На пике процветания братства около двух сотен семей (по другим оценкам, в три раза большее) проживали по соседству более или менее гармонично под отеческим надзором Пифагора. Что касается самого ученого, он наслаждался каждое мгновение, осознавая свой непререкаемый авторитет. Числа были не единственным таинством, которое он постиг много лучше, чем любой из его учеников. В психологии культов на протяжении их длительной и переменчивой истории он остается непревзойденным. Всегда отчужденный, даже когда что-то обсуждал с братом-математиком, он редко говорил, если только не требовалось обсудить нечто мистическое.

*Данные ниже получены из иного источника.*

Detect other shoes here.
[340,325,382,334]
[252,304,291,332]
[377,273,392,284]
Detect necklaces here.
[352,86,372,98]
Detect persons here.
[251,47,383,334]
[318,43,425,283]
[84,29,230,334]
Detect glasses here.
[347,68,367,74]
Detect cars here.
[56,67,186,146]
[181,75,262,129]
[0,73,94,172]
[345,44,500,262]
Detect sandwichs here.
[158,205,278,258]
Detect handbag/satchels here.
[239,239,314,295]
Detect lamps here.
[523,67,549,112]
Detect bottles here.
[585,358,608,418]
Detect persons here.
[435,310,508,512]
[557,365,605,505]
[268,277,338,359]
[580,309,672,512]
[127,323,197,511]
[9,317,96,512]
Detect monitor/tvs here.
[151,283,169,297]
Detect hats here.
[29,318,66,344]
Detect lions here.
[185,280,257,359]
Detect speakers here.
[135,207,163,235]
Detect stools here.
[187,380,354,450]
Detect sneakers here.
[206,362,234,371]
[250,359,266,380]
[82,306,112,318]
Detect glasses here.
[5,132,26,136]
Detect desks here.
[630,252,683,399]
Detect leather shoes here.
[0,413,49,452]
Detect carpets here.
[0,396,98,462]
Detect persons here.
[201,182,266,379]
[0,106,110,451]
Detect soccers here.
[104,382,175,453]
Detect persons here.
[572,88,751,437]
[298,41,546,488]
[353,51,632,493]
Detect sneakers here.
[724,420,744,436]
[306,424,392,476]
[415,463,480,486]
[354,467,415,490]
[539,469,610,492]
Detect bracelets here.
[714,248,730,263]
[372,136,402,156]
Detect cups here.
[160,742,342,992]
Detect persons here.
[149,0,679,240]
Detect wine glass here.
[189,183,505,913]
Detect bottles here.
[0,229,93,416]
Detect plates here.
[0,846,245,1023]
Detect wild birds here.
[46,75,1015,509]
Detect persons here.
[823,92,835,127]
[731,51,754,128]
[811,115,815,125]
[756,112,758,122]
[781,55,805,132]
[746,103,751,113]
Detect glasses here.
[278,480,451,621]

Молчание, казалось, было его страстью, если не для него самого, то для его учеников. Чтобы его учения были правильно и с уважением приняты, он от трех до пяти лет хранил молчание в отношении слушателей, впервые предложенных к переходу в разряд математиков. Его ученики редко видели своего учителя, но, когда это случалось, они бывали поражены величием его осанки и манеры поведения. Владея в совершенстве мастерством производить эффекты, Пифагор всегда выбирал неожиданный момент для своего появления. Его редкие появления всегда подавались как нечто божественное; он появлялся, закутавшись в объемную белую одежду, белобородый, с короной из золотых листьев. Дабы придать больше веса таинству своих недоступных традиционному пониманию доктрин, он из-за занавеса доверительно излагал самые таинственные из них. Глубокий голос, сопровождаемый мелодичными аккордами, издаваемыми с подчеркнутой страстью его лирой, создавал у наиболее легковерных слушателей иллюзию, что с ними говорит сам Аполлон. Пифагор никогда не делал ошибки и не выходил из-за занавеса с последней нотой своего музыкального дискурса, растворившейся в звенящей тишине.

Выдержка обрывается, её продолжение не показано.